Namun semua itu hanya sekejap, karena lama kelamaan Ibu luluh. Apalagi aku selalu memprioritaskan wanita yang telah melahirkanku itu. Walau pun kemarahan Ibu pada Dista masih tersisa hingga kini, tapi setidaknya tak ada masalah berat yang berlaku di antara keduanya.

Aku mengambil paper bag yang tadi kubawa, lalu mengangsurkannya pada Ibu.

"Ini hadiah ulang tahun dariku, Bu. Semoga Ibu suka ya," ucapku sembari tersenyum manis pada Ibu.

Wajah Ibu yang tadinya tengah serius menonton sinetron kesukaannya langsung berubah sumringah.

"Apa ini, Mar?" Tanya Ibu seraya membuka paper bag tersebut.

Mata tua Ibu langsung berbinar saat melihat hadiah dariku. Aku pun ikut merasa gembira melihat wanita yang kusayangi itu dengan semangat mencoba gamis yang baru kuberikan.

"Bagus banget, Mar. Pasti mahal ya? Makasih banyak lho."

Aku hanya menjawab dengan anggukan sambil tersenyum manis pada Ibu. Padahal Ibu tak perlu sampai berterima kasih. Sudah kewajibanku memberikan hadiah untuk Ibu.

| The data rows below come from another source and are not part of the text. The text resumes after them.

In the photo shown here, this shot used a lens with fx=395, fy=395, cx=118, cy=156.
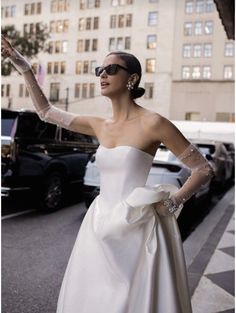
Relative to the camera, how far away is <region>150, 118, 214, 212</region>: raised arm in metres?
1.87

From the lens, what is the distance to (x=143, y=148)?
6.08 feet

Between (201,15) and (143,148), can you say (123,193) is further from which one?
(201,15)

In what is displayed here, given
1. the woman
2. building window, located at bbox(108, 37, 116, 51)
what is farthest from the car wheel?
building window, located at bbox(108, 37, 116, 51)

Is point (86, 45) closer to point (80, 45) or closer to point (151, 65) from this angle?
point (80, 45)

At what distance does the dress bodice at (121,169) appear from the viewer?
1.84m

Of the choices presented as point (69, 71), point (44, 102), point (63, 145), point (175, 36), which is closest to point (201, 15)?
point (175, 36)

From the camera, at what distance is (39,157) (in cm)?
649

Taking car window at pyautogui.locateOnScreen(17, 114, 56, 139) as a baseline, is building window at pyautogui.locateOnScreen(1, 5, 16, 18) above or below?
above

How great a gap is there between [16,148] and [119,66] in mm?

"Ibu kira kamu gak akan ngasih Ibu hadiah lagi jika sudah ngontrak. Tapi ternyata kamu tetap jadi anak Ibu yang berbakti," lanjut Ibu lagi.

"Tak mungkinlah, Bu. Mau bagaimana pun keadaanku, Ibu tetap yang nomor satu," sahutku sambil memeluk sayang Ibu.

Usai menyerahkan hadiah tersebut. Aku langsung pamit pulang pada Ibu, karena hari sudah beranjak makin malam.

Namun, baru saja langkahku akan mencapai pintu keluar, tiba-tiba aku teringat perkataan Dista tentang uangnya yang hampir habis.

"Bu, aku boleh pinjam uang gak? Nanti gajian aku ganti," pintaku pada Ibu yang mengekor di belakang hendak mengantarkanku ke teras.

Mendengar permintaanku Ibu langsung berdecak kesal.

"Baru ngasih hadiah, eh, malah ngutang! Gimana sih kamu, Mar?!" Sungut Ibu langsung berbalik arah kembali ke kamar.